Following a pilot program at the University of California San Diego (UCSD), the site, in Union City, California, went into operation earlier this summer. It has two 50 kW DC fast chargers and two BMW i3 battery packs, each with a capacity of 22 kWh. The addition of a 30 kW inverter makes this a 30 kW/44 kWh energy storage system capable of demand charge management.

Several partners cooperated with EVgo on the project. BMW provided the recycled battery packs, and continues to provide ongoing technical support. Princeton Power Systems provided inverter hardware and integrated the inverter with the packs. Kisensum developed software controls for the battery system and managed software integration for the site-level demand charge management.

“Our Union City station is just the start of EVgo’s work integrating advanced energy storage into our rapidly expanding fast charging network,” said Cathy Zoi, CEO of EVgo.

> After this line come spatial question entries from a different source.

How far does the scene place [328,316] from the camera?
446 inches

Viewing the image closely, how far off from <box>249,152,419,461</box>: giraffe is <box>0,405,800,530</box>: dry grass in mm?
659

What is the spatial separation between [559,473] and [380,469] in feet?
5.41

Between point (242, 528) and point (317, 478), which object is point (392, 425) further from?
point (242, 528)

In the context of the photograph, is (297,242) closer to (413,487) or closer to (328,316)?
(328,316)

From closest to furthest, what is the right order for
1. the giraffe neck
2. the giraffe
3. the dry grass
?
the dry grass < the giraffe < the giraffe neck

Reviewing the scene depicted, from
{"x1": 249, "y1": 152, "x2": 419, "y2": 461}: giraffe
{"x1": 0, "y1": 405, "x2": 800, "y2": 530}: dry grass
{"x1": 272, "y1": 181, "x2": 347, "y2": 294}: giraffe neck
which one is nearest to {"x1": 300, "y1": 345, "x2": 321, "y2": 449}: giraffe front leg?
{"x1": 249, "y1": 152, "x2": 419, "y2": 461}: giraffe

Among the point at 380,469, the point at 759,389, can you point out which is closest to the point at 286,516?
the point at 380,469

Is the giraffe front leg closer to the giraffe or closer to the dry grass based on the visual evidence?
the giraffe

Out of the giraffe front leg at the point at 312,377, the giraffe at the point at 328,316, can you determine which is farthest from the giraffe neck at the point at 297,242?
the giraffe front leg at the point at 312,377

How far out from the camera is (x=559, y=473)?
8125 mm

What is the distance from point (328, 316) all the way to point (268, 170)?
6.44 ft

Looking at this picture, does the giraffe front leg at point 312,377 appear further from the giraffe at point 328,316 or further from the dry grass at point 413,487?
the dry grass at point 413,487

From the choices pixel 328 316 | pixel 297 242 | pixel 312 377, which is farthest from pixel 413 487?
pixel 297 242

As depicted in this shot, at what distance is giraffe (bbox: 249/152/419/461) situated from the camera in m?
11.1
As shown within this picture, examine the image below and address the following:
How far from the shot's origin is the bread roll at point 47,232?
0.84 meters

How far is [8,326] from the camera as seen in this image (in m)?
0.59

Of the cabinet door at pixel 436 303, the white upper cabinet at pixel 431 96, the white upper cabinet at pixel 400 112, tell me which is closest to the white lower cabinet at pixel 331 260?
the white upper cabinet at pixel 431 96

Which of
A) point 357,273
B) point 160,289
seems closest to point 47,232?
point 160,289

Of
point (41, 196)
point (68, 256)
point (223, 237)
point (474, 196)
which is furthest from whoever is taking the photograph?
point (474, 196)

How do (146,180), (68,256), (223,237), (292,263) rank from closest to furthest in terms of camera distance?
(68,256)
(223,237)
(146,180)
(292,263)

“The increased use of second-life battery technology keeps fast charging of clean electric vehicles affordable and insulates the grid from spikes in electricity demand,” said Austin Brown, Executive Director of the UC Davis Policy Institute for Energy, Environment and the Economy. “Reusing batteries as backup for charging is a win-win for the economics and the environmental benefits of EVs.”


Source: EVgo

  • John Ebbinghaus

    Easy schematically, but… Split battery in two (electrically) rewire via a switch to allow each half of the battery to fast-charge by adding a new charging port. Re combine battery with auto switch.
    Drive away in 1/4th,of the regular charging time. .

    • Sean Graham

      It doesn’t work that way. Batteries charge based on their capacity, not how many are in series. Splitting in two means half the charge rate per half and no difference in overall charge time.

      • John Ebbinghaus

        Think= Charge two EV’s with one charger. Charge two EV’s with two chargers. Just looking for a way to charge one EV faster.
        Yes, it does mean reconfiguring an EV with an extra charging port. That may be worth it if you’re always driving long distances like a truck with extra batteries.
        Yup, extra batteries in your truck will be part of the “load” just like the battery you’re carrying now. Too bad batteries don’t get lighter as they are discharged as do gasoline, diesel even hydrogen tanks. ..

      • John Ebbinghaus

        Another way to look at it: An EV truck bigger than an EV car will require 2 batteries. Configure the truck with quick-charge ports, one for each battery. Compare this set-up to one big battery with one charge port. Want faster charging of your total batteries…you’ve got it. Anyone: Pass this on to Tesla or anyone involved with EV batteries. Thanks. It’s coming!!